Commentary on Political Economy

Wednesday, 22 July 2020


Rise of the US mega-caps creates shaky ‘top-heavy’ market

The pitfalls from the rise in concentration across US stocks became apparent on Tuesday, when a drop among the five biggest companies erased the gains of an otherwise solid day for the broader market.
More than 200 companies in the S&P 500 index advanced at least 1 per cent for the day and nearly three-quarters of the benchmark closed in positive territory. Despite those gains, the index rose just 0.2 per cent, dragged down by the handful of mega-cap stocks at the top of the market.
Apple, Microsoft, Amazon, Alphabet and Facebook — the largest companies in the S&P 500 — all fell, led by Amazon, which slid 1.8 per cent.
The five stocks hold greater sway over the market than during the tech boom of 2000, representing more than a fifth of the blue-chip index — much higher than the 18 per cent peak share of Microsoft, Cisco, General Electric, Intel and ExxonMobil two decades ago.
Line chart of Top five stocks as proportion of index (%)* showing Small cluster of companies dominates the S&P 500
This dominance of a small cluster of companies has begun to unnerve investors. “The concentration concerns me,” said Lee Ferridge, head of macro strategy for North America at State Street Global Markets. “I look at these stocks and wonder how high they can go.”
The five mega-caps have all outperformed the broader market this year as investors have rushed to the safety of large, growth-oriented companies with revenue from online businesses through the pandemic.

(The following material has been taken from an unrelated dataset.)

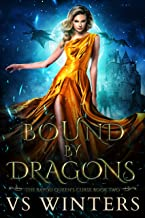 Bound by Dragons: An Adult Shifter Reverse Harem (The Bayou Queen's Curse Book 2)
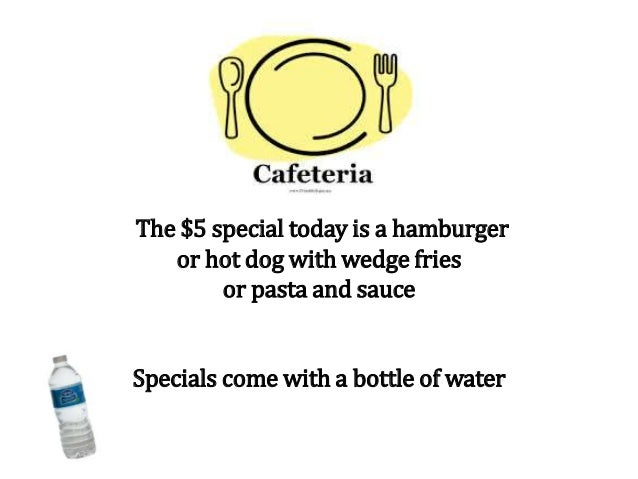 The $5 special today is a hamburger or hot dog with wedge fries or pasta and sauce Specials come with a bottle of water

Amazon, the best performer of the group, is up 70 per cent this year.
The two largest, Apple and Microsoft, fall within the tech sector and have helped fuel its strong performance since the year began. Technology is the biggest sector in the S&P 500 and has gained 15 per cent this year while the broader index is flat.

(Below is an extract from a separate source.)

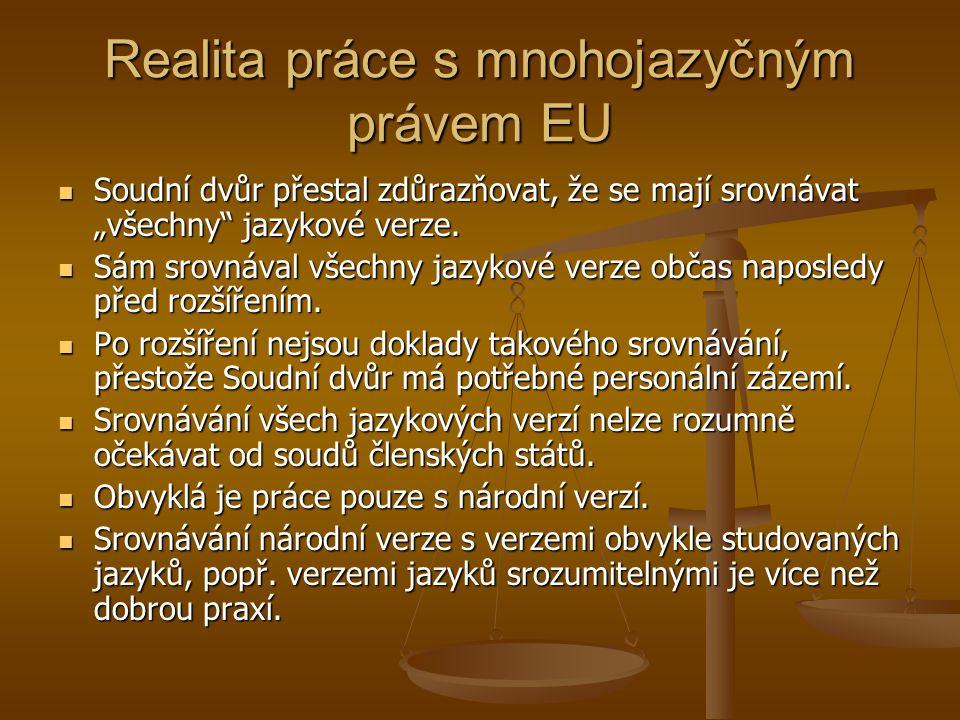 """Realita práce s mnohojazyčným právem EU Soudní dvůr přestal zdůrazňovat, že se mají srovnávat """"všechny jazykové verze."""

“It is a top-heavy market,” said Howard Silverblatt, senior index analyst at S&P Dow Jones Indices, which runs the S&P 500.
Microsoft and Apple together represent more than 11 per cent of the S&P 500 — a level of concentration that has not been seen in nearly four decades. In 1982, IBM and AT&T made up a similar proportion of the benchmark, Mr Silverblatt noted.
Line chart of Rebased showing Mega-caps trounce broader market
Some analysts say fears of concentration are overplayed. Jonathan Golub, chief US equity strategist for Credit Suisse, noted that the top five companies captured 14 per cent of the benchmark’s profits — a bigger contribution, relative to market cap, than in 2000 — and were delivering strong earnings growth.
Still, some warn that any turn in tech stocks could weigh heavily on the broader market. One catalyst could be greater regulation for large tech groups that dominate the industries they serve.
A tougher regulatory environment would be an “existential” threat to big tech groups, said Todd Jablonski, chief investment officer for Principal Portfolio Strategies. But he added that for now, the prospect of a determined crackdown seemed remote, as there was no “co-ordinated plan [among policymakers] to execute on a regulatory agenda”.
The result is “there is no better business model than mega-cap tech”, he said. “Cloud computing, media streaming, and the delivery of [consumer] goods are tailor-made models for a life with Covid-19.”